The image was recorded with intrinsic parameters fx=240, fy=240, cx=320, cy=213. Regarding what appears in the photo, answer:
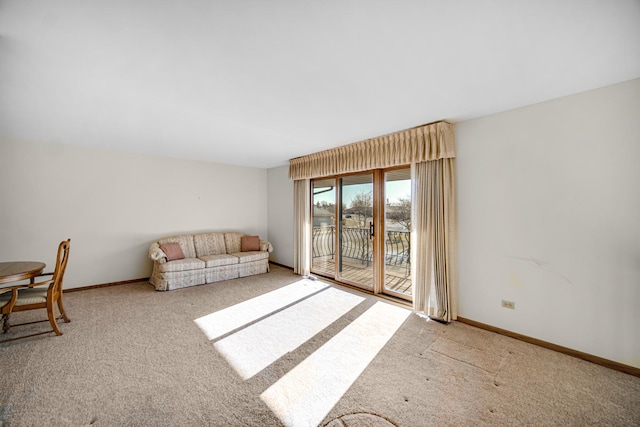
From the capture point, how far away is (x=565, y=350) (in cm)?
236

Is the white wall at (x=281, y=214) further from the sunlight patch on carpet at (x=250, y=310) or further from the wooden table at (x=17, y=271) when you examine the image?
the wooden table at (x=17, y=271)

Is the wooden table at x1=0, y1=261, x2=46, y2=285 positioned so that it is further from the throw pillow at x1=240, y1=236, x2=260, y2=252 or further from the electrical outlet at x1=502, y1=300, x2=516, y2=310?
the electrical outlet at x1=502, y1=300, x2=516, y2=310

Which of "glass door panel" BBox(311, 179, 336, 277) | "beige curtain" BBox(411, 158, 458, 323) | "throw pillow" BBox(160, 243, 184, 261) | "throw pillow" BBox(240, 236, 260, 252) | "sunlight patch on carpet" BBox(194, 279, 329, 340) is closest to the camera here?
"sunlight patch on carpet" BBox(194, 279, 329, 340)

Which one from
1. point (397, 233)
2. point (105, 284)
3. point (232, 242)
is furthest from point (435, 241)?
point (105, 284)

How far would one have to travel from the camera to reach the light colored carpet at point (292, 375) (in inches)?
64.9

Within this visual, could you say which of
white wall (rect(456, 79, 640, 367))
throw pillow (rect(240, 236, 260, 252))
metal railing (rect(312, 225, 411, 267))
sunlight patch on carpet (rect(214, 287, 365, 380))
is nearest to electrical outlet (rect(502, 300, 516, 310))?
white wall (rect(456, 79, 640, 367))

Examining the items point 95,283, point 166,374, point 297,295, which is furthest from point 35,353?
point 297,295

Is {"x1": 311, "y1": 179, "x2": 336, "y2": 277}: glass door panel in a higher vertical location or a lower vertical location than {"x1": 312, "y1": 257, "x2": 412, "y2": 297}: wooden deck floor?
higher

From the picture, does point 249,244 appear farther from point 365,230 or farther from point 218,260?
point 365,230

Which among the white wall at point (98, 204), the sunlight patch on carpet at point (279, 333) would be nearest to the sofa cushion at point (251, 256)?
the white wall at point (98, 204)

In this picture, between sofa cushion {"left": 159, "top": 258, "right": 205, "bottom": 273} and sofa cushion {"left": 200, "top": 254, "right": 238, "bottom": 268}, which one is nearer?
sofa cushion {"left": 159, "top": 258, "right": 205, "bottom": 273}

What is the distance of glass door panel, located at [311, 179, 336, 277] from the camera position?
4.84 meters

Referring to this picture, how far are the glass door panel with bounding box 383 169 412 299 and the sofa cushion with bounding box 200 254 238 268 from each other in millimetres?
3013

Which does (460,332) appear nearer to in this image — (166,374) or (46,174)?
(166,374)
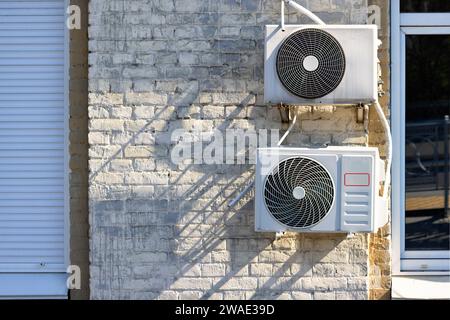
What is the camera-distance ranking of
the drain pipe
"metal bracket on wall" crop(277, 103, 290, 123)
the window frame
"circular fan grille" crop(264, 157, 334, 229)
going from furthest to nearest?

━━━━━━

SET PROBLEM: Update the records above by changing every "throw pillow" to "decorative pillow" and keeping everything else the same. Leave the pictures out.

FULL OUTPUT:
The image was recorded with intrinsic parameters fx=240, fy=240, cx=320, cy=213. Regarding what appears in the photo, answer:
From the capture point, how far away is (x=565, y=350) (in cm)?
236

Is the white wall at (x=281, y=214) further from the sunlight patch on carpet at (x=250, y=310) or further from the wooden table at (x=17, y=271) when you examine the image?
the wooden table at (x=17, y=271)

Is the wooden table at x1=0, y1=261, x2=46, y2=285 positioned so that it is further from the decorative pillow at x1=240, y1=236, x2=260, y2=252 or further from the electrical outlet at x1=502, y1=300, x2=516, y2=310?
the electrical outlet at x1=502, y1=300, x2=516, y2=310

Which of "glass door panel" BBox(311, 179, 336, 277) | "beige curtain" BBox(411, 158, 458, 323) | "decorative pillow" BBox(160, 243, 184, 261) | "decorative pillow" BBox(240, 236, 260, 252) | "sunlight patch on carpet" BBox(194, 279, 329, 340) is closest to the camera here?
"sunlight patch on carpet" BBox(194, 279, 329, 340)

Which one from
1. point (397, 233)
2. point (105, 284)
3. point (232, 242)
is furthest from point (435, 241)?
point (105, 284)

How far would one have to travel from the camera to reach the light colored carpet at point (292, 375) (in inches)?
64.9

Within this visual, could you say which of
white wall (rect(456, 79, 640, 367))
decorative pillow (rect(240, 236, 260, 252))
metal railing (rect(312, 225, 411, 267))
sunlight patch on carpet (rect(214, 287, 365, 380))
is nearest to electrical outlet (rect(502, 300, 516, 310))?
white wall (rect(456, 79, 640, 367))

Examining the items point 95,283, point 166,374, point 297,295, which is furthest from point 35,353?
point 297,295

Is {"x1": 311, "y1": 179, "x2": 336, "y2": 277}: glass door panel in a higher vertical location or a lower vertical location than {"x1": 312, "y1": 257, "x2": 412, "y2": 297}: wooden deck floor?
higher

From the picture, does point 249,244 appear farther from point 365,230 or farther from point 218,260?
point 365,230

Which among the white wall at point (98, 204), the sunlight patch on carpet at point (279, 333) would be nearest to the sofa cushion at point (251, 256)?
the white wall at point (98, 204)

In this picture, between sofa cushion {"left": 159, "top": 258, "right": 205, "bottom": 273} and sofa cushion {"left": 200, "top": 254, "right": 238, "bottom": 268}, which one is nearer?
sofa cushion {"left": 159, "top": 258, "right": 205, "bottom": 273}

What is the distance of glass door panel, located at [311, 179, 336, 277] from the camera position?
4.84 meters

Referring to this picture, how far are the glass door panel with bounding box 383 169 412 299 and the sofa cushion with bounding box 200 254 238 268 from each other in millimetres?
3013

Which does (460,332) appear nearer to in this image — (166,374) or (46,174)?
(166,374)
What is the camera-distance ranking of
the drain pipe
"metal bracket on wall" crop(277, 103, 290, 123)
the window frame
"circular fan grille" crop(264, 157, 334, 229)
going from furthest to nearest?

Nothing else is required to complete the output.